Sunday, 28 September 2008


“Art is not what you see, but what you make others see.” - Edgar Degas

Yesterday I had to go the University of Melbourne, my alma mater, and as always found many changes, especially so as the last time I had been there was about 2 years ago. Nevertheless, some things had not changed and one of them was the art around the campus. The gallery of the University is the Ian Potter Museum of Art. It is worth visiting both for its collection and its own architecture. Designed by one of Melbourne's most interesting contemporary architects, Nonda Katsalidis, it incorporates parts of older university buildings such as the Napier Waller Art Deco stained glass window from the old Wilson Hall (which burnt down). The gallery is a bequest to the university from the businessman, Sir Ian Potter. The very distinctive façade has this striking sculptural mural, where classical art burgeons forth from the interior of the museum! A tribute to the excellent collection of Greek pottery housed n the museum, perhaps. There are some very good 19th century paintings and many contemporary art pieces. Temporary exhibitions make the bulk of the exhibited material.

Whenever I visited the Baillieu Library as a student I could not help but notice the monumental sculptural group just outside, on the lawn adjacent to the library. The bronze sculpture known as “Charity Being Kind to the Poor”, was originally the “crowning piece” of the massive entrance portico of the Equitable Life Assurance Society headquarters in Collins Street. The building was demolished in the late 1950s and the owners presented the sculpture to the University. Created by architect Edward W Raht and sculptor Victor Tilgner at the Imperial Art Foundry in Vienna in about 1893, the substantially-scaled Charity, sheltering a huddled family, is a clear statement on the advantages of buying life insurance. Originally situated at the Faculty of Architecture, Building and Planning’s Mount Martha site, it was relocated to its present location in 1981.

Fifty metres away from the Baillieu Library are James Gilbert’s Atlantes, a pair of massive stone classical male figures supporting the western entrance to the underground car park. Everyone is aware of the Caryatides, the female figures supporting the porch of the maidens of the Erechtheum on the Acropolis in Athens. The male equivalent of a Caryatis is an Atlas (as in the giant Atlas of mythology who supported the heavens on his back). Atlantes is the plural and refer to the architectural device of male figures supporting an architectural feature on their backs. Both Caryatides and Atlantes were very common in the past as standard architectural features.

This imposing gateway was originally part of the Colonial Bank of Australasia Building on the corner of Elizabeth and Little Collins Streets in the City of Melbourne. The bank donated them to the University in 1932 following the demolition of that elaborate 1880s city building. Unfortunately, the unrelenting wheels of progress have meant that many a fine building was demolished in the past to make way for some modern monstrosity that adhered to the tastes of the time. At least some vestiges of these original buildings have been saved and through the sensitivity of some souls can still be enjoyed today.

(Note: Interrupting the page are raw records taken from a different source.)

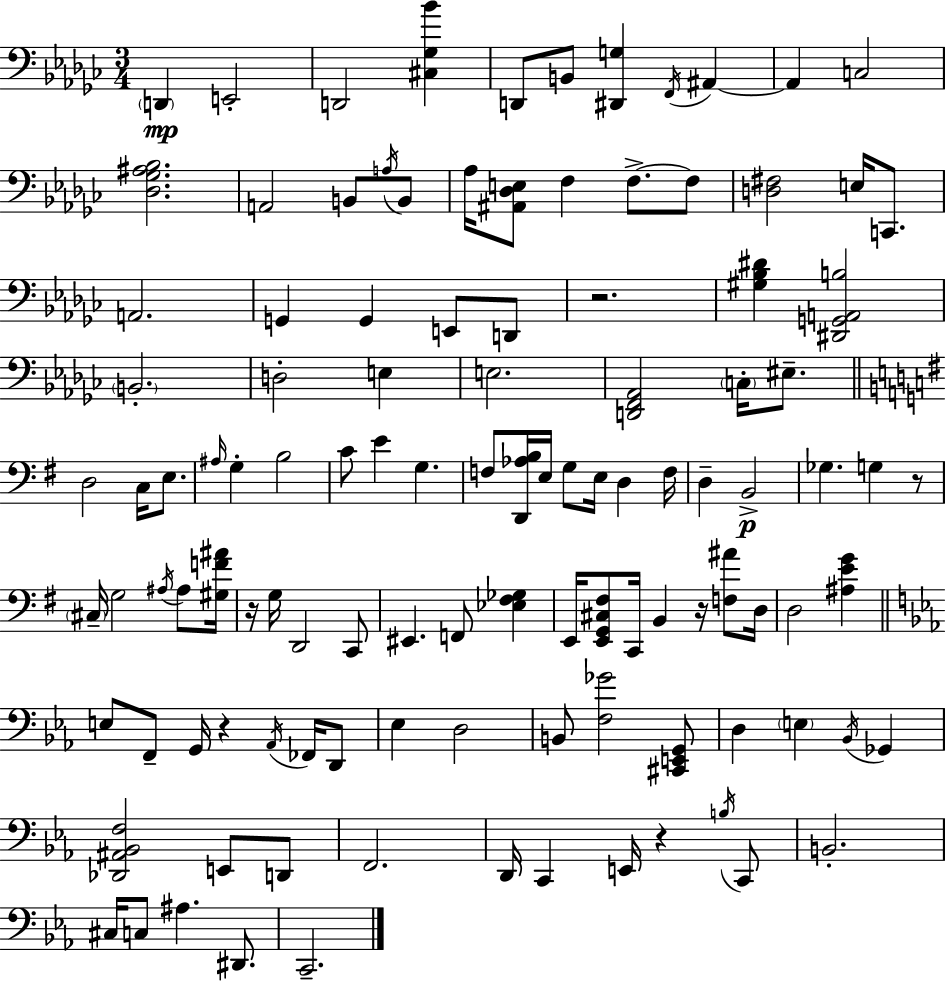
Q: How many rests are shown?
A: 6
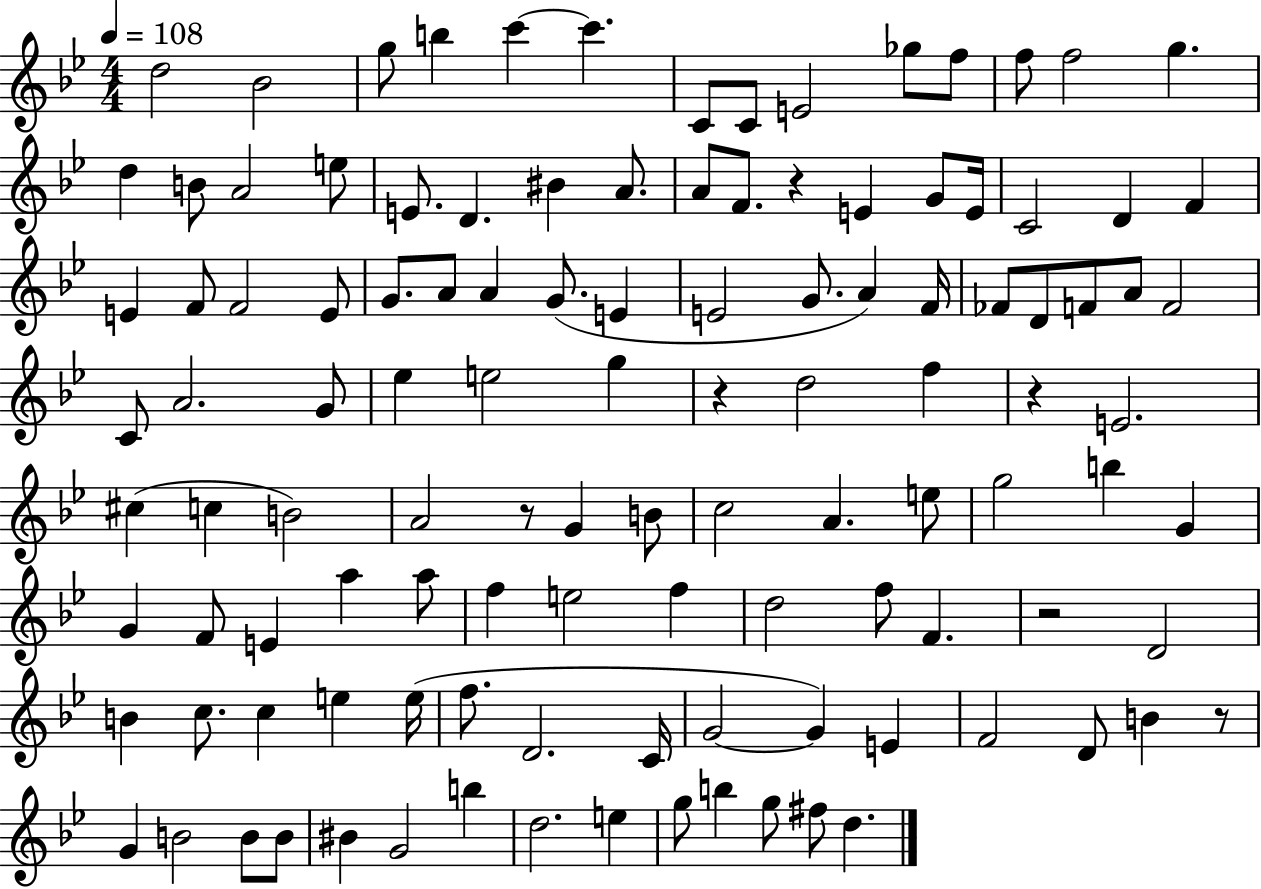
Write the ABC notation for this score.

X:1
T:Untitled
M:4/4
L:1/4
K:Bb
d2 _B2 g/2 b c' c' C/2 C/2 E2 _g/2 f/2 f/2 f2 g d B/2 A2 e/2 E/2 D ^B A/2 A/2 F/2 z E G/2 E/4 C2 D F E F/2 F2 E/2 G/2 A/2 A G/2 E E2 G/2 A F/4 _F/2 D/2 F/2 A/2 F2 C/2 A2 G/2 _e e2 g z d2 f z E2 ^c c B2 A2 z/2 G B/2 c2 A e/2 g2 b G G F/2 E a a/2 f e2 f d2 f/2 F z2 D2 B c/2 c e e/4 f/2 D2 C/4 G2 G E F2 D/2 B z/2 G B2 B/2 B/2 ^B G2 b d2 e g/2 b g/2 ^f/2 d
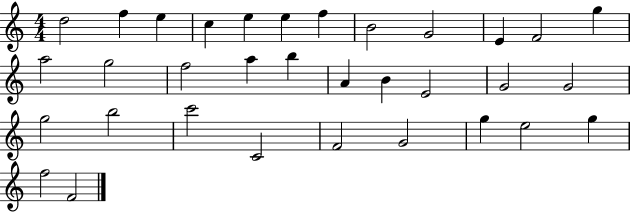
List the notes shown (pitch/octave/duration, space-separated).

The abiding relevance of Classical Greece is also reflected in the Melbourne Greek Orthodox Community’s gift to the University to commemorate the 1956 Olympiad in Melbourne: Poseidon, a modern cast bronze copy of one of the finest examples of early classical sculpture. The original (c. 460 BC) is in the National Archaeological Museum in Athens. It was recovered in 1928 in the sea off Cape Artemision after fishermen found its arm in their nets. It depicts Poseidon, the Greek god of the sea, about to hurl a trident (which is now missing from the original statue and therefore from this cast also). An alternative interpretation of the iconography is that it depicts Zeus about to hurl a thunderbolt.

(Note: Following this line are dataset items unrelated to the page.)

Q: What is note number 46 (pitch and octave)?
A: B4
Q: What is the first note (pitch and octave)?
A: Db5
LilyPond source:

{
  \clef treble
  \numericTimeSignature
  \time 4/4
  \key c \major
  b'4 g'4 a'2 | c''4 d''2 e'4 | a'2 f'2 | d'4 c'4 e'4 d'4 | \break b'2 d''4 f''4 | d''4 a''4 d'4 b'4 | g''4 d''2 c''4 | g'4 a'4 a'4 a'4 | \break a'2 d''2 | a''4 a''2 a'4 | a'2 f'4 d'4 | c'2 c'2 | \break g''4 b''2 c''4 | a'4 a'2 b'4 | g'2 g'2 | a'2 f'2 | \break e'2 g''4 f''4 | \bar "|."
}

The statue is one of only two approved castings; the other is in the United Nations Building in New York. It was initially located in the University’s Beaurepaire Centre sporting complex, built in the 1950s and used as a training pool for the 1956 Olympic Games. Poseidon was relocated to the courtyard of the Dame Elisabeth Murdoch Building in 1994.

The University as a place of intellectual pursuits, a temple of learning, a refuge for the arts and sciences, teaching and research ensures that art will always have a place in its environs.